# How long does it take from Grand Canyon to LA?



## chisnpeke

We are planning on going on a trip out west this summer. We definitely want to go to the Grand Canyon but would also like to go to Los Angeles. How long of a driving times would that take?


----------



## KCmike

We are wanting to do the same thing!!!!

Mapquest says just over 7 hours.  Where are you thinking of staying at the Grand Canyon?


----------



## keishashadow

we scratched it for upcoming trip, were told to figure @ least 4-5 hours from GC (main touristy area) to Vegas...evidently traffic gets backed up on road heading into the GC area 

another 4 to 5 hours to Anaheim depending on traffic/day of week

would luv for someone to tell me the overall travel time was wildly inflated.


----------



## chisnpeke

KCmike said:


> We are wanting to do the same thing!!!!
> 
> Mapquest says just over 7 hours.  Where are you thinking of staying at the Grand Canyon?



We don't know where we're going to stay yet. We are just getting started on planning! 




keishashadow said:


> we scratched it for upcoming trip, were told to figure @ least 4-5 hours from GC (main touristy area) to Vegas...evidently traffic gets backed up on road heading into the GC area
> 
> another 4 to 5 hours to Anaheim depending on traffic/day of week
> 
> would luv for someone to tell me the overall travel time was wildly inflated.



So 4-5 hours from GC to LA area?


----------



## OlderMan

I've driven from LA to Las Vegas, and Las Vegas to the Grand Canyon.

Both trips are about 5 hours, so it would total 10 hours.

There might be a way from the GC to LA that bypasses Las Vegas, so the trip gets reduced.


----------



## jlmarr

OlderMan said:


> I've driven from LA to Las Vegas, and Las Vegas to the Grand Canyon.
> 
> Both trips are about 5 hours, so it would total 10 hours.
> 
> There might be a way from the GC to LA that bypasses Las Vegas, so the trip gets reduced.


 Yes, you take I-40, which is roughly the same route as the old Route 66 (Kingman, Barstow, San Bernardino, you know the tune  ).  As was mentioned above it's about 7 hours according to Mapquest.


----------



## keishashadow

chisnpeke said:


> We don't know where we're going to stay yet. We are just getting started on planning!
> 
> 
> 
> 
> So 4-5 hours from GC to LA area?
________________________________________
* _GIVEN TASK A_
In the forum thread, which interstate does jlmarr recommend for driving from the Grand Canyon to LA without going through Las Vegas?

* _DATASET ROWS_
________________________________________
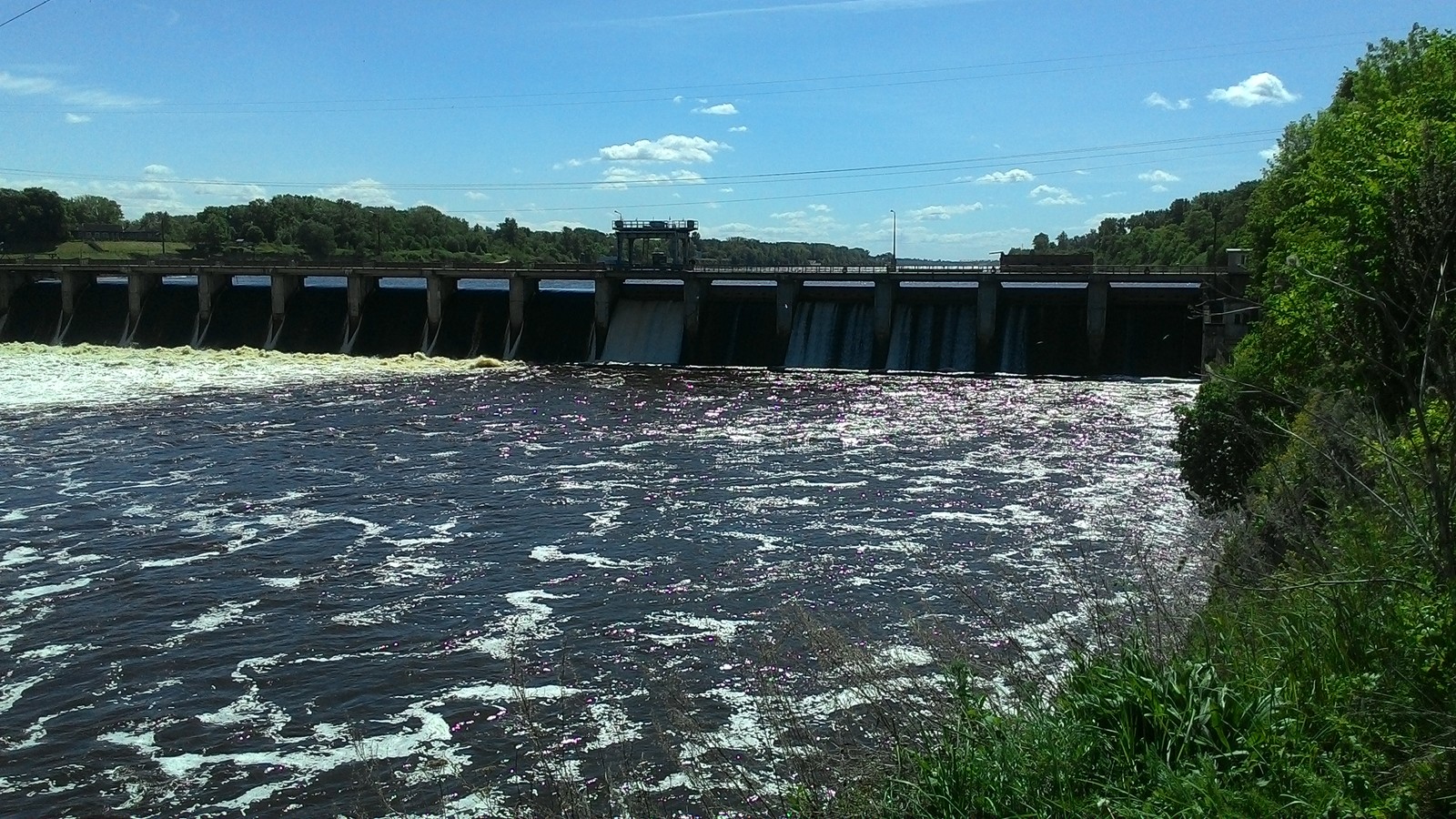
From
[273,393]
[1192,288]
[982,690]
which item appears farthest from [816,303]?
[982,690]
________________________________________
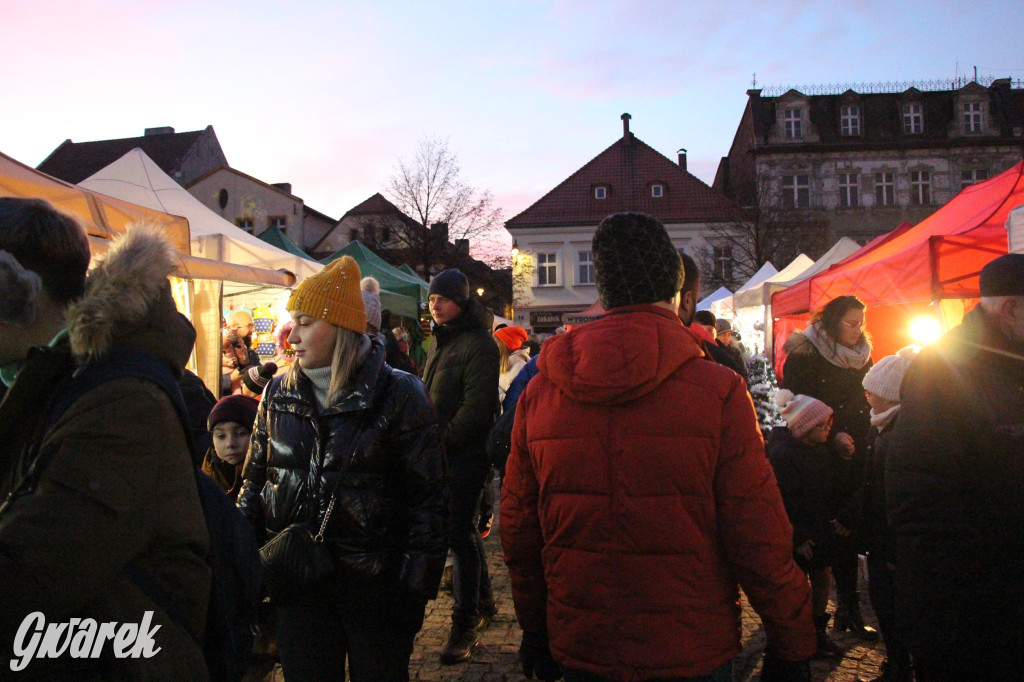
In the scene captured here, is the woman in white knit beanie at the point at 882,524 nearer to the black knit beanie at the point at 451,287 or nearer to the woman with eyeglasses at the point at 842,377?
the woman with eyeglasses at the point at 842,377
________________________________________
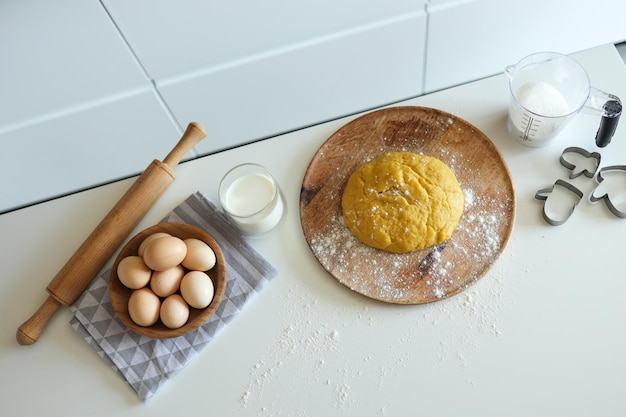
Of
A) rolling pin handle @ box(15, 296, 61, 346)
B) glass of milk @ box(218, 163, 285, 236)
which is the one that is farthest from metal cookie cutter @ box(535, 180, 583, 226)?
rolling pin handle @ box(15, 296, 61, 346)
________________________________________
* _GIVEN TASK B_
List each line of the entries above that contains the word "handle".

* _WRITTEN ANSWER A_
I-40

* _WRITTEN ANSWER B_
A) rolling pin handle @ box(15, 296, 61, 346)
rolling pin handle @ box(15, 296, 61, 346)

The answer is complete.